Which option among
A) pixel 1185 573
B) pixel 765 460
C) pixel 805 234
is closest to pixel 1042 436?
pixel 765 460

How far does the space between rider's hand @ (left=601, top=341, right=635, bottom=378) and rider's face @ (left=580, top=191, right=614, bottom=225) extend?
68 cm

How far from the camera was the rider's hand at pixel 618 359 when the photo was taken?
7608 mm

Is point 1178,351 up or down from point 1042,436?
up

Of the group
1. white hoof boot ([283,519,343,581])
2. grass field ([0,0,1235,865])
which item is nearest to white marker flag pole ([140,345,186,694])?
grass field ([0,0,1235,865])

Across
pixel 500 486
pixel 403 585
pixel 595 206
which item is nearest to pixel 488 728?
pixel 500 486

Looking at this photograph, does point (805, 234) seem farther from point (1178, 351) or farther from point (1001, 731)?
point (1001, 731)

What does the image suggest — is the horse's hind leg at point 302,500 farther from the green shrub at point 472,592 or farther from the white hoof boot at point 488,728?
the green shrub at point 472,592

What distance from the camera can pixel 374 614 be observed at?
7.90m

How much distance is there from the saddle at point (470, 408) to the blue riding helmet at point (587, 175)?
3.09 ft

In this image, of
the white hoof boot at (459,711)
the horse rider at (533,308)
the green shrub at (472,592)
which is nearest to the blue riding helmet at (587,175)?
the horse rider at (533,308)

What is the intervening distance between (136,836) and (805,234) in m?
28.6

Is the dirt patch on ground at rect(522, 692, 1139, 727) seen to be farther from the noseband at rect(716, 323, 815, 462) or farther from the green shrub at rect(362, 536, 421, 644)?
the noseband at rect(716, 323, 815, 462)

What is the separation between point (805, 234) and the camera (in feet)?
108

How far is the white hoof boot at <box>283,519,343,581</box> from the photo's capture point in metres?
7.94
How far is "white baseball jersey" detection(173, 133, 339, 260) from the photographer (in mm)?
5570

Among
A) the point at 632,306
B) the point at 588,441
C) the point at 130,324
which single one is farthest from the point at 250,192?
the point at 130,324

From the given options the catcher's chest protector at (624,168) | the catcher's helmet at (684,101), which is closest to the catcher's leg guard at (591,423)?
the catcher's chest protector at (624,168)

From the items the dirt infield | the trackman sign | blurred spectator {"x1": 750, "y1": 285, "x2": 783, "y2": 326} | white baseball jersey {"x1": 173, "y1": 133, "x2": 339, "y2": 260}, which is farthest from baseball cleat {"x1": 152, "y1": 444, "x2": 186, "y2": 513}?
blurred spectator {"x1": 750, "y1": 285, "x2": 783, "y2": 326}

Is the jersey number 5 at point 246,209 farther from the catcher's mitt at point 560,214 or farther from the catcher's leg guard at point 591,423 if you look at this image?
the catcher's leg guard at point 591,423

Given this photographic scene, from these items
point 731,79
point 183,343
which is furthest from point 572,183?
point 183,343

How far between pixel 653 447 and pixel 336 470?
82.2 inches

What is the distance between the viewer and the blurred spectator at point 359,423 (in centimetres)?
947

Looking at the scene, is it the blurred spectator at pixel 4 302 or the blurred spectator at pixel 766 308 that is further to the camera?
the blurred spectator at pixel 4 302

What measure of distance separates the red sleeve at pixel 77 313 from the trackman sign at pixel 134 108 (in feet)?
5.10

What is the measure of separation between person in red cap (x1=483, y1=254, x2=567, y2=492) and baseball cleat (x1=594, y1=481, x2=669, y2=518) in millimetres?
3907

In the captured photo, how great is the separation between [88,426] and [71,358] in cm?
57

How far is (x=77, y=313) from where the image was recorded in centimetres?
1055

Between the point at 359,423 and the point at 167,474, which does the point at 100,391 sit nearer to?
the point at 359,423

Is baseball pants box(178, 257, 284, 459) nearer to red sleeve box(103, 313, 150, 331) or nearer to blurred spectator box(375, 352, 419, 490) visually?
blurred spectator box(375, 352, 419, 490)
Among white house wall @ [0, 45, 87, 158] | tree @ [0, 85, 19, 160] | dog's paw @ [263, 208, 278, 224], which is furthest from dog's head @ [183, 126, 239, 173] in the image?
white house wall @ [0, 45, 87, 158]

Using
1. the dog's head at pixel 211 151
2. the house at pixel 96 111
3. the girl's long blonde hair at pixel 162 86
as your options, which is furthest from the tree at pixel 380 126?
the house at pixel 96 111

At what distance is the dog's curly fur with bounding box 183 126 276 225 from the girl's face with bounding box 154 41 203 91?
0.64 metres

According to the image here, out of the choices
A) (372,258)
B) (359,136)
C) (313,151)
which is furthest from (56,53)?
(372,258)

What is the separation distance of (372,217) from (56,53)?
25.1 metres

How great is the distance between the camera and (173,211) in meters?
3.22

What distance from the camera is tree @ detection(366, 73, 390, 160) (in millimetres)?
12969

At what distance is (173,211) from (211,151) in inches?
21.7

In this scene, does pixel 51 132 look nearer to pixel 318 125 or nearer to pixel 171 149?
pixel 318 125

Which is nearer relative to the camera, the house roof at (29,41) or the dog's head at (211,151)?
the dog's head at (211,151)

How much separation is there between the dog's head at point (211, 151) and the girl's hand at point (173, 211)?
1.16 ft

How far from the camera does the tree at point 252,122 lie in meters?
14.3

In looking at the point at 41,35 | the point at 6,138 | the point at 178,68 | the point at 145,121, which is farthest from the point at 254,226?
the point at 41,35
....
Exercise task: Output every one of the records above again, line for line, without changing anything.

Exercise answer:
Which option among
A) pixel 1185 573
B) pixel 765 460
C) pixel 805 234
is closest to pixel 1042 436?
pixel 765 460

How far does the space between rider's hand @ (left=601, top=341, right=635, bottom=378) and rider's face @ (left=580, top=191, right=614, bottom=225) extend?
68 cm

How far from the camera was the rider's hand at pixel 618 359 when the photo was taken?
7608 mm

Is point 1178,351 up or down from point 1042,436?
up

Of the group
1. white hoof boot ([283,519,343,581])
2. grass field ([0,0,1235,865])
which item is nearest to white marker flag pole ([140,345,186,694])?
grass field ([0,0,1235,865])

Across
pixel 500 486
pixel 403 585
pixel 595 206
which item is nearest to pixel 488 728?
pixel 500 486

Looking at this photograph, does point (805, 234) seem farther from point (1178, 351) or farther from point (1001, 731)?
point (1001, 731)

What does the image suggest — is the horse's hind leg at point 302,500 farther from the green shrub at point 472,592 or farther from the white hoof boot at point 488,728?
the green shrub at point 472,592

What distance from the camera can pixel 374 614 be observed at?
7.90m

How much distance is there from the saddle at point (470, 408) to the blue riding helmet at point (587, 175)?
3.09 ft

In this image, of
the white hoof boot at (459,711)
the horse rider at (533,308)
the green shrub at (472,592)
which is nearest to the blue riding helmet at (587,175)?
the horse rider at (533,308)

What is the intervening distance between (136,836) and (805,234) in m?
28.6

Is the dirt patch on ground at rect(522, 692, 1139, 727) seen to be farther from the noseband at rect(716, 323, 815, 462) or farther from the green shrub at rect(362, 536, 421, 644)?
the noseband at rect(716, 323, 815, 462)

What is the separation between point (805, 234) and the camera (in feet)?
108

How far is the white hoof boot at <box>283,519,343,581</box> from the photo's capture point in metres?
7.94
How far is "white baseball jersey" detection(173, 133, 339, 260) from the photographer (in mm)?
5570

Among
A) the point at 632,306
B) the point at 588,441
C) the point at 130,324
which single one is farthest from the point at 250,192?
the point at 130,324

From the given options the catcher's chest protector at (624,168) | the catcher's helmet at (684,101), which is closest to the catcher's leg guard at (591,423)?
the catcher's chest protector at (624,168)

From the items the dirt infield | the trackman sign | blurred spectator {"x1": 750, "y1": 285, "x2": 783, "y2": 326} | white baseball jersey {"x1": 173, "y1": 133, "x2": 339, "y2": 260}, which is farthest from baseball cleat {"x1": 152, "y1": 444, "x2": 186, "y2": 513}?
blurred spectator {"x1": 750, "y1": 285, "x2": 783, "y2": 326}

Is the jersey number 5 at point 246,209 farther from the catcher's mitt at point 560,214 or farther from the catcher's leg guard at point 591,423 if you look at this image?
the catcher's leg guard at point 591,423

Given this photographic scene, from these items
point 731,79
point 183,343
which is furthest from point 572,183?
point 183,343

How far between pixel 653 447 and pixel 336 470?
82.2 inches

What is the distance between the viewer and the blurred spectator at point 359,423 (in centimetres)?
947

Looking at the scene, is it the blurred spectator at pixel 4 302 or the blurred spectator at pixel 766 308 that is further to the camera?
the blurred spectator at pixel 4 302

What measure of distance separates the red sleeve at pixel 77 313 from the trackman sign at pixel 134 108 (in feet)?
5.10

What is the measure of separation between person in red cap (x1=483, y1=254, x2=567, y2=492) and baseball cleat (x1=594, y1=481, x2=669, y2=518) in millimetres?
3907

In the captured photo, how great is the separation between [88,426] and [71,358] in cm?
57

How far is (x=77, y=313) from where the image was recorded in centimetres?
1055

Between the point at 359,423 and the point at 167,474, which does the point at 100,391 sit nearer to?
the point at 359,423

Is baseball pants box(178, 257, 284, 459) nearer to red sleeve box(103, 313, 150, 331) or nearer to blurred spectator box(375, 352, 419, 490) visually?
blurred spectator box(375, 352, 419, 490)
Among white house wall @ [0, 45, 87, 158] | tree @ [0, 85, 19, 160] | dog's paw @ [263, 208, 278, 224], which is furthest from dog's head @ [183, 126, 239, 173] in the image?
white house wall @ [0, 45, 87, 158]

Using
1. the dog's head at pixel 211 151
2. the house at pixel 96 111
3. the girl's long blonde hair at pixel 162 86
as your options, which is furthest from the tree at pixel 380 126?
the house at pixel 96 111

At what distance is the dog's curly fur with bounding box 183 126 276 225 from the girl's face with bounding box 154 41 203 91?
0.64 metres

According to the image here, out of the choices
A) (372,258)
B) (359,136)
C) (313,151)
which is furthest from (56,53)?
(372,258)

What is the separation distance of (372,217) from (56,53)?
25.1 metres

How great is the distance between the camera and (173,211) in meters?
3.22

What distance from the camera is tree @ detection(366, 73, 390, 160) (in millimetres)?
12969

At what distance is (173,211) from (211,151) in inches?
21.7

In this scene, does pixel 51 132 look nearer to pixel 318 125 or nearer to pixel 171 149?
pixel 318 125

Which is nearer relative to the camera, the house roof at (29,41) or the dog's head at (211,151)?
the dog's head at (211,151)

How much separation is there between the dog's head at point (211, 151) and the girl's hand at point (173, 211)?
1.16 ft

How far from the camera does the tree at point 252,122 lie in meters?
14.3

In looking at the point at 41,35 | the point at 6,138 | the point at 178,68 | the point at 145,121, which is farthest from the point at 254,226?
the point at 41,35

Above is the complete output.